Un sujet pour lequel le CEMA a visiblement quelques réserves… « Plus que le coût d’un porte-avions, c’est le coût d’un groupe aéronaval qu’il faut considérer, avec ses matériels et ses hommes : groupe aérien, frégates d’escorte, ravitailleurs, sous-marins, etc. C’est tout cela qu’il faut considérer pour estimer si un 2ème porte-avions est ou non ‘à notre portée’ », a-t-il répondu aux sénateurs. Et il n’a pas non plus semblé favorable à la création de nouvelles bases dans le Pacifique.

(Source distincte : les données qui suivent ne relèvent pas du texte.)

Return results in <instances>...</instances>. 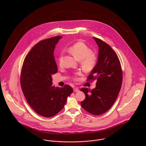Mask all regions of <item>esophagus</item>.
Segmentation results:
<instances>
[{
	"instance_id": "34e87169",
	"label": "esophagus",
	"mask_w": 146,
	"mask_h": 146,
	"mask_svg": "<svg viewBox=\"0 0 146 146\" xmlns=\"http://www.w3.org/2000/svg\"><path fill=\"white\" fill-rule=\"evenodd\" d=\"M73 90H74V92H78L79 90V89L78 88H74V89H73Z\"/></svg>"
}]
</instances>
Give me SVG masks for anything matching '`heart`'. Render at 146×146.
I'll return each mask as SVG.
<instances>
[{
    "mask_svg": "<svg viewBox=\"0 0 146 146\" xmlns=\"http://www.w3.org/2000/svg\"><path fill=\"white\" fill-rule=\"evenodd\" d=\"M68 51L78 60H80L84 69L88 70H91L96 63V57L92 53L91 49L82 42H78L70 46L68 49ZM62 55L60 54L58 57V62L60 65L62 64ZM76 75H80V72H77Z\"/></svg>",
    "mask_w": 146,
    "mask_h": 146,
    "instance_id": "obj_1",
    "label": "heart"
}]
</instances>
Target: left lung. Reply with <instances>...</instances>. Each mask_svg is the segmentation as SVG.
<instances>
[{
	"label": "left lung",
	"mask_w": 146,
	"mask_h": 146,
	"mask_svg": "<svg viewBox=\"0 0 146 146\" xmlns=\"http://www.w3.org/2000/svg\"><path fill=\"white\" fill-rule=\"evenodd\" d=\"M93 38L98 46V59L88 80H96V87L91 90L80 89L85 95L81 106L89 113L98 115L114 104L121 87L123 74L118 56L111 47L100 39Z\"/></svg>",
	"instance_id": "left-lung-1"
}]
</instances>
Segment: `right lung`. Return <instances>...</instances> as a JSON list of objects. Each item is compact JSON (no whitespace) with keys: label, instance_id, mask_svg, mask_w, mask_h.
Segmentation results:
<instances>
[{"label":"right lung","instance_id":"right-lung-1","mask_svg":"<svg viewBox=\"0 0 146 146\" xmlns=\"http://www.w3.org/2000/svg\"><path fill=\"white\" fill-rule=\"evenodd\" d=\"M61 38H50L35 45L26 56L21 70V88L27 102L36 113L47 118L61 111L73 92L68 85L63 88L52 85V75L58 70L54 51Z\"/></svg>","mask_w":146,"mask_h":146}]
</instances>
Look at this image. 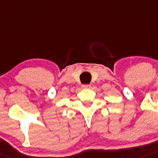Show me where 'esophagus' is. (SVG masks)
I'll return each mask as SVG.
<instances>
[{"instance_id":"1","label":"esophagus","mask_w":158,"mask_h":158,"mask_svg":"<svg viewBox=\"0 0 158 158\" xmlns=\"http://www.w3.org/2000/svg\"><path fill=\"white\" fill-rule=\"evenodd\" d=\"M82 87H83V88H91V85L90 84H83Z\"/></svg>"}]
</instances>
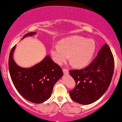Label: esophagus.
<instances>
[{"label":"esophagus","mask_w":122,"mask_h":122,"mask_svg":"<svg viewBox=\"0 0 122 122\" xmlns=\"http://www.w3.org/2000/svg\"><path fill=\"white\" fill-rule=\"evenodd\" d=\"M63 71L64 74H65V75L69 74V70H68V69H66V68H64V69H63Z\"/></svg>","instance_id":"esophagus-1"}]
</instances>
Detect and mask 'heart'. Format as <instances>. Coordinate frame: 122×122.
Returning a JSON list of instances; mask_svg holds the SVG:
<instances>
[{"label":"heart","instance_id":"obj_1","mask_svg":"<svg viewBox=\"0 0 122 122\" xmlns=\"http://www.w3.org/2000/svg\"><path fill=\"white\" fill-rule=\"evenodd\" d=\"M96 49V44L92 39L80 36H72L63 39L59 45H53L51 53L53 61L61 65L69 59L77 67L87 65L92 59Z\"/></svg>","mask_w":122,"mask_h":122}]
</instances>
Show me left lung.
I'll return each instance as SVG.
<instances>
[{"mask_svg":"<svg viewBox=\"0 0 122 122\" xmlns=\"http://www.w3.org/2000/svg\"><path fill=\"white\" fill-rule=\"evenodd\" d=\"M114 67L113 54L106 44L90 65L81 70H70V74L76 81L75 88L69 91L72 100L88 105L99 99L111 84Z\"/></svg>","mask_w":122,"mask_h":122,"instance_id":"8db88e82","label":"left lung"}]
</instances>
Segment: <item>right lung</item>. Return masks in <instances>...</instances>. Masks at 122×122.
<instances>
[{"mask_svg":"<svg viewBox=\"0 0 122 122\" xmlns=\"http://www.w3.org/2000/svg\"><path fill=\"white\" fill-rule=\"evenodd\" d=\"M28 32L23 36L33 35ZM15 46L10 51L9 69L11 80L19 94L28 101L41 103L48 100L55 83L63 75L62 69L49 56L31 68H22L14 62L13 55Z\"/></svg>","mask_w":122,"mask_h":122,"instance_id":"add662e5","label":"right lung"}]
</instances>
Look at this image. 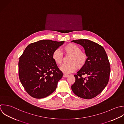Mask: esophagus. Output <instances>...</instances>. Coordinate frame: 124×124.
<instances>
[{"mask_svg": "<svg viewBox=\"0 0 124 124\" xmlns=\"http://www.w3.org/2000/svg\"><path fill=\"white\" fill-rule=\"evenodd\" d=\"M69 76L68 74H63V77H68Z\"/></svg>", "mask_w": 124, "mask_h": 124, "instance_id": "34e87169", "label": "esophagus"}]
</instances>
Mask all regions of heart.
Wrapping results in <instances>:
<instances>
[{
	"instance_id": "1",
	"label": "heart",
	"mask_w": 124,
	"mask_h": 124,
	"mask_svg": "<svg viewBox=\"0 0 124 124\" xmlns=\"http://www.w3.org/2000/svg\"><path fill=\"white\" fill-rule=\"evenodd\" d=\"M64 53L66 55H70L68 62L63 65L60 70L65 73H70L74 71L77 68L80 69L83 68L87 60V54L81 51V48L73 43H69L63 48ZM52 58L54 62L58 66L62 65L63 55L59 49L55 50L52 54Z\"/></svg>"
}]
</instances>
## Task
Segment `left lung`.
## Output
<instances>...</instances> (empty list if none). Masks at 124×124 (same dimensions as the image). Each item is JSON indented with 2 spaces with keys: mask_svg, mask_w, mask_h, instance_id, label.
Masks as SVG:
<instances>
[{
  "mask_svg": "<svg viewBox=\"0 0 124 124\" xmlns=\"http://www.w3.org/2000/svg\"><path fill=\"white\" fill-rule=\"evenodd\" d=\"M80 44L87 55L85 66L74 75L75 83L71 89L78 97L91 99L100 94L107 85L111 72L107 54L101 45L86 39L73 40ZM87 77L84 78L82 76Z\"/></svg>",
  "mask_w": 124,
  "mask_h": 124,
  "instance_id": "8db88e82",
  "label": "left lung"
}]
</instances>
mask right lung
Listing matches in <instances>:
<instances>
[{"mask_svg": "<svg viewBox=\"0 0 124 124\" xmlns=\"http://www.w3.org/2000/svg\"><path fill=\"white\" fill-rule=\"evenodd\" d=\"M64 41L40 40L29 44L19 58V77L26 92L36 99L45 98L56 89L63 76L52 58Z\"/></svg>", "mask_w": 124, "mask_h": 124, "instance_id": "right-lung-1", "label": "right lung"}]
</instances>
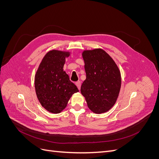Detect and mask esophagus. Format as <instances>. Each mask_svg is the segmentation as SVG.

« Nous disposons déjà de bases sur place. La question est de déterminer la menace. Il n’y a pas selon moi de menace militaire contre la Nouvelle-Calédonie ou la Polynésie Française », a en effet soutenu le général Burkhard. « En revanche, une menace visant l’exercice de notre souveraineté est plus d’actualité », a-t-il ajouté.
« Cette question a une dimension locale. Il faut savoir comment enraciner le sentiment d’appartenance à la France. Il y a aussi la menace liée à l’influence chinoise : ce n’est pas seulement en construisant des bases qu’on la contrecarrera. Il faut pour cela répondre aux besoins des populations et des pays de la zone », a ensuite enchaîné le CEMA, notant, au passage, que les « pays riverains ne sont pas focalisés sur l’aspect militaire, car ils ne veulent pas avoir à choisir un camp ou un autre ».
« En revanche, a-t-il conclu, ils sont préoccupés à juste titre par le changement climatique, les conséquences des catastrophes naturelles. Nous devons leur apporter une aide en ces domaines, les aider à contrôler leur ZEE [zone économique exclusive], etc. C’est dans cette voie que nous devons avancer ».
Quoi qu’il en soit, le projet de Loi de programmation militaire [LPM] 2024-30 prévoit un investissement de 13 milliards d’euros au profit des forces de souverenaité. Il s’agira notamment de les doter de « capacités de surveillance-anticipation développées qui amélioreront la couverture de nos territoires Outre-mer et de leurs zones économiques exclusives ».
« Nos forces de souveraineté bénéficieront d’un effort généralisé sur le plan capacitaire [protection, intervention et appuis, infrastructure] et constitueront un premier échelon renforcé immédiatement disponible [présence, protection et action humanitaire] afin de décourager toute tentative de déstabilisation ou de prédation », est-il annoncé dans ce texte.